Excerpt provided:
Q. I know vision is one of the four keys to hearing God's voice, but I just see blackness. What should I do?
A. There are actually 2 people in 100 who can't see anything on the screen inside their minds. When they try to imagine, they get nothing. It is now being suggested that this is a medical illness affecting 2.5% of the population which needs treatment by a doctor, if it is treatable at all.
I have polled congregations for years and found 2 in 100 say they can't see anything at all on the screen inside their minds. So, yes, my experience correlates with what the health profession is now claiming.
They can see at nighttime
I find it interesting that the folks who can't imagine during the day have no problem dreaming at night. So obviously, to me, it appears that their visionary apparatus works just fine when their conscious minds are not preventing it from functioning. However, during the daytime, when the conscious mind can control the faculty, it is shut off, thus no images appear. In these extreme cases, people cannot even picture their living room couch.
What would cause that? My belief is that it is an unconscious decision made years ago to stop seeing, because the images they were seeing were so intense and so traumatic, they could not bear the pain. Therefore they said, "No more images" and effectively shut down this ability, at least during the daytime.

Brief: In the Q&A about seeing only blackness, what object does it say people in extreme cases cannot even picture?

Provided records:

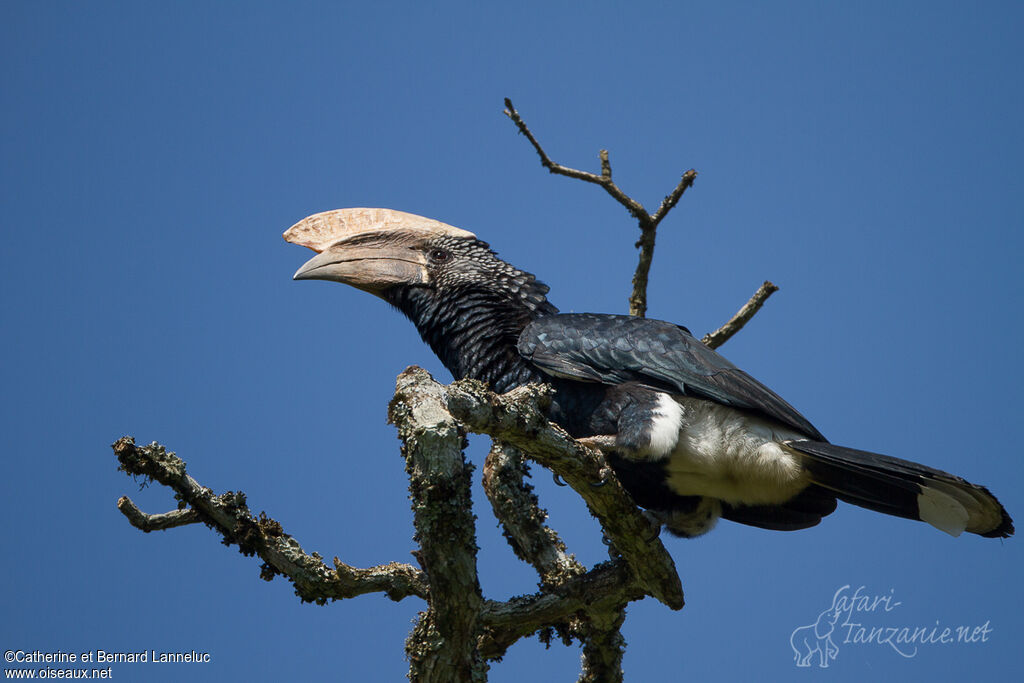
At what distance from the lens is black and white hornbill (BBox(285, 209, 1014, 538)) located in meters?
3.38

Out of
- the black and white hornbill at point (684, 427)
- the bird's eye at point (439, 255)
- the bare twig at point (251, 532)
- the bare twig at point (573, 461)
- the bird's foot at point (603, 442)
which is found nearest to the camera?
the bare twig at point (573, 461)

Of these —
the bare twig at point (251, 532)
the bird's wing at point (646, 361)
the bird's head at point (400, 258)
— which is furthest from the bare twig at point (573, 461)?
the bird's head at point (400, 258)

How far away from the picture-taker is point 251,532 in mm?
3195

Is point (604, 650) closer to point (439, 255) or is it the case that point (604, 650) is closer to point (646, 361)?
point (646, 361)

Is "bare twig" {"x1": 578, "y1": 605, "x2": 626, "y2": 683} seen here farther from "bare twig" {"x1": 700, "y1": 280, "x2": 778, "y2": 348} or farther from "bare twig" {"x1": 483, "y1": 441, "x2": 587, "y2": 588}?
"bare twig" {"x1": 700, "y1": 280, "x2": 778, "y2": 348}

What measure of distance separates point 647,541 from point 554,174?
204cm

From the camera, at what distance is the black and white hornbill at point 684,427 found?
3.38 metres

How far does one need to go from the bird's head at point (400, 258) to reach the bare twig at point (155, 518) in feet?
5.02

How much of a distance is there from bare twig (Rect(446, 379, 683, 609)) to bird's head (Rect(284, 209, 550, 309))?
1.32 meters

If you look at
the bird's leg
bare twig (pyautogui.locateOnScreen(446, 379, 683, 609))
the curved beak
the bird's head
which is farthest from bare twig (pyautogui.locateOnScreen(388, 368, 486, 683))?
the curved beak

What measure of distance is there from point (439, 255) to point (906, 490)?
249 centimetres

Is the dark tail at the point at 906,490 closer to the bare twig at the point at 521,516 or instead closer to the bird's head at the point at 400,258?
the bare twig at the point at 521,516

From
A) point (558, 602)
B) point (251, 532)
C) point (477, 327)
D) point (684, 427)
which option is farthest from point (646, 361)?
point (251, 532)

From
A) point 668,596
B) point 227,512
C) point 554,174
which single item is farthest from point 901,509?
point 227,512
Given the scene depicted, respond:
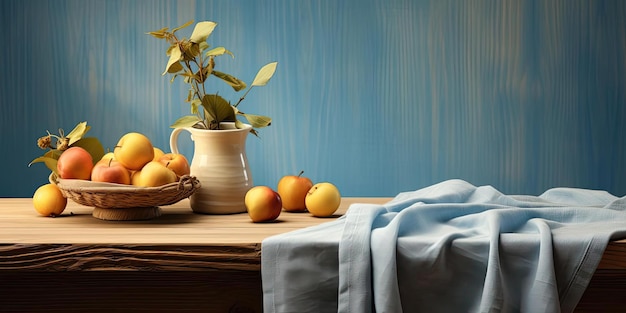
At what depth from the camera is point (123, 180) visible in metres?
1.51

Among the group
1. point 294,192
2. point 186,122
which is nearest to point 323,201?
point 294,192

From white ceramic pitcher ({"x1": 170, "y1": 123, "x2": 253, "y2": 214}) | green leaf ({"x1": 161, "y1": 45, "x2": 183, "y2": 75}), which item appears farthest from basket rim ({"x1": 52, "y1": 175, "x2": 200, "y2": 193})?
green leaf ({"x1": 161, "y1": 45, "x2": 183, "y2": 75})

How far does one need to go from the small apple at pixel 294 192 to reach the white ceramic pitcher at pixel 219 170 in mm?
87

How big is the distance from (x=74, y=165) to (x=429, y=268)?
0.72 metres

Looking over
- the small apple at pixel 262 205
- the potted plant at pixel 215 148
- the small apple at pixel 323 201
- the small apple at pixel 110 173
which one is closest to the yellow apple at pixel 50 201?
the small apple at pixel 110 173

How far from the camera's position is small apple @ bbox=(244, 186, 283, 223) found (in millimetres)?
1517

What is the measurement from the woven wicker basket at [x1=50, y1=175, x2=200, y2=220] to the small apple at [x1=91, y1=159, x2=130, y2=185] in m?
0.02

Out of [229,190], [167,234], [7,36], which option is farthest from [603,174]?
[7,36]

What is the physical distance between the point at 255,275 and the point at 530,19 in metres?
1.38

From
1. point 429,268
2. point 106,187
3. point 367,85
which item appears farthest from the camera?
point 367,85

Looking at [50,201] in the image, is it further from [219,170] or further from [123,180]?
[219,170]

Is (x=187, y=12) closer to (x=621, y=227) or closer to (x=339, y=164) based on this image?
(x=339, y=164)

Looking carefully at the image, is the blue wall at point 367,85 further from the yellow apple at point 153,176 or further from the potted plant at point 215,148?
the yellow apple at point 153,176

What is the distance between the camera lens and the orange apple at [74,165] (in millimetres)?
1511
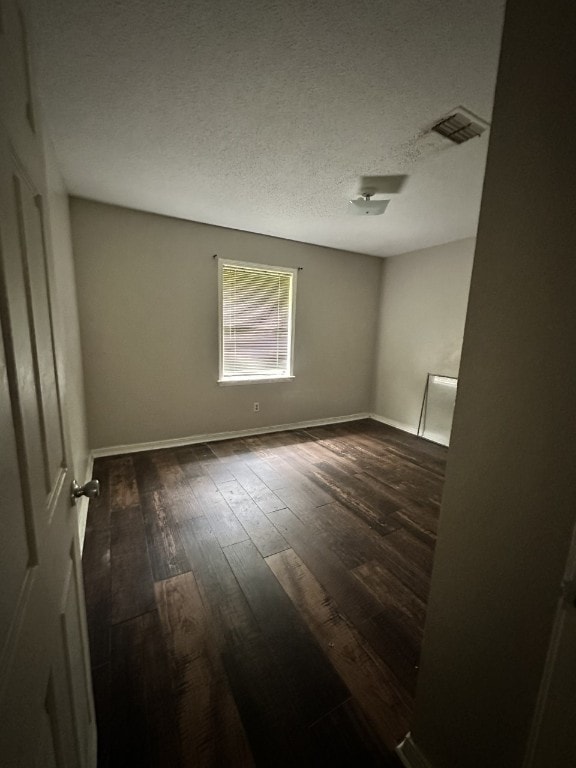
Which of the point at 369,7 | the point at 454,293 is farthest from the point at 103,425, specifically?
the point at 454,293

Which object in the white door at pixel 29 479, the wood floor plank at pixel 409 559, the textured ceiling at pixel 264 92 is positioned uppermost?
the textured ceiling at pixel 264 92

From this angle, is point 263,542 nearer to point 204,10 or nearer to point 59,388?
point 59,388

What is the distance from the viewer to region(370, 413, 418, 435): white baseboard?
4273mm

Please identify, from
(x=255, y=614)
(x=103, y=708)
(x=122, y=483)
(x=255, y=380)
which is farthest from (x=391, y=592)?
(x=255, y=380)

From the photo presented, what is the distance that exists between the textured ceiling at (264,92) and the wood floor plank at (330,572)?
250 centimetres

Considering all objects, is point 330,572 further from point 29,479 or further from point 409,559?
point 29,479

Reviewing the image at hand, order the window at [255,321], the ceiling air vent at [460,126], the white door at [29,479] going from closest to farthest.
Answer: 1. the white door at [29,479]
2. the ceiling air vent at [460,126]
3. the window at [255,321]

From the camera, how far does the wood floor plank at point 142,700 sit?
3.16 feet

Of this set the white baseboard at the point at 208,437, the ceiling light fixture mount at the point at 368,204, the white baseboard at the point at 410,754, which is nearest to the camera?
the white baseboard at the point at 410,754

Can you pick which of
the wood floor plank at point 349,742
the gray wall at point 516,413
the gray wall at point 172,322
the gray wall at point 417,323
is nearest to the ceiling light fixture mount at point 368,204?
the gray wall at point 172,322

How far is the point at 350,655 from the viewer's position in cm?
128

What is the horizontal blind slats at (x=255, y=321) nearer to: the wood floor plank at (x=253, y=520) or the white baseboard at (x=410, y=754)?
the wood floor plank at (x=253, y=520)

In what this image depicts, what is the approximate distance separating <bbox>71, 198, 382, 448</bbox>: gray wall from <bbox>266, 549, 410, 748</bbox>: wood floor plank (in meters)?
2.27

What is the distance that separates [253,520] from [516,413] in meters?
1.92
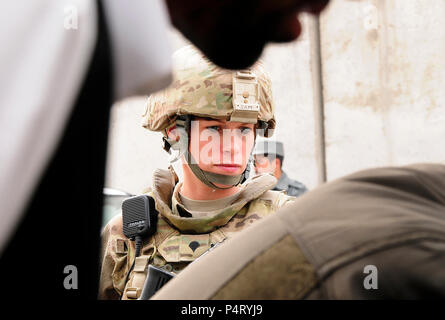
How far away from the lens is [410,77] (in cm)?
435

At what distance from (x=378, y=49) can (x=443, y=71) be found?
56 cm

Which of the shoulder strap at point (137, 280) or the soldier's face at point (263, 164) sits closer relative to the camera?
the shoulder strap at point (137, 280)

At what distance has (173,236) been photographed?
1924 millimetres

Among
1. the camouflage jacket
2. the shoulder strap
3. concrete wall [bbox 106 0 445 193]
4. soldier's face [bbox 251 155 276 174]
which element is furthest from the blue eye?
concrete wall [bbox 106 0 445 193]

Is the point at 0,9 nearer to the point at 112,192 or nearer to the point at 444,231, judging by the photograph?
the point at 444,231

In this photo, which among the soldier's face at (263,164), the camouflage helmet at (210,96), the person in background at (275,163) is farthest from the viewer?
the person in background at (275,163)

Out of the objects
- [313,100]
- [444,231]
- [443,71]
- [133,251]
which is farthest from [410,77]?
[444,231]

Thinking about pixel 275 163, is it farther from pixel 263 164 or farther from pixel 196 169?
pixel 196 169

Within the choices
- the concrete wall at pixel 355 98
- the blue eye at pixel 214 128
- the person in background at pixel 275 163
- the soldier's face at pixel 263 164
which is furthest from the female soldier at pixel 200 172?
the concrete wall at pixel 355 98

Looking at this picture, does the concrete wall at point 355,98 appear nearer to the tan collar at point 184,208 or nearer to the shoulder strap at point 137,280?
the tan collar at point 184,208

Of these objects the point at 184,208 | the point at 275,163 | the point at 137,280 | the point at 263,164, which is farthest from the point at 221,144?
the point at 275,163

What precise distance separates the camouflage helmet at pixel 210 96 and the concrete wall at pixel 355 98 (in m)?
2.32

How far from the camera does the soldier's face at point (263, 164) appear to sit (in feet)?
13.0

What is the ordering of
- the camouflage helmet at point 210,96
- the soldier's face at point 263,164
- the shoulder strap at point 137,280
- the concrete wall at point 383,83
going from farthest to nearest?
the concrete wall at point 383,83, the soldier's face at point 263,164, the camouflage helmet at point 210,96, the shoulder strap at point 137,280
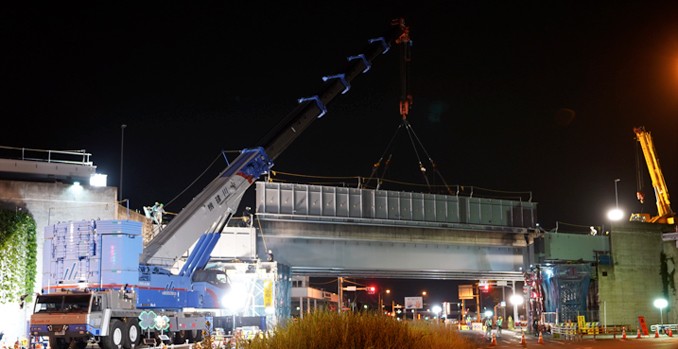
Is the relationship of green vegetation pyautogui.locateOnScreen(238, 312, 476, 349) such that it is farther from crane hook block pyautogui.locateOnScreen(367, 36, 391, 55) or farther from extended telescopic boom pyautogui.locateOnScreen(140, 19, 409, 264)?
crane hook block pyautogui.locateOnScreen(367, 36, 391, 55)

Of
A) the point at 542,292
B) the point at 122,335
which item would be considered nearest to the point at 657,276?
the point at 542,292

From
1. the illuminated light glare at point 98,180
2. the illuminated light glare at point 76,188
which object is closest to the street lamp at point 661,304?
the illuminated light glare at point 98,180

Output for this exercise: Their living room couch.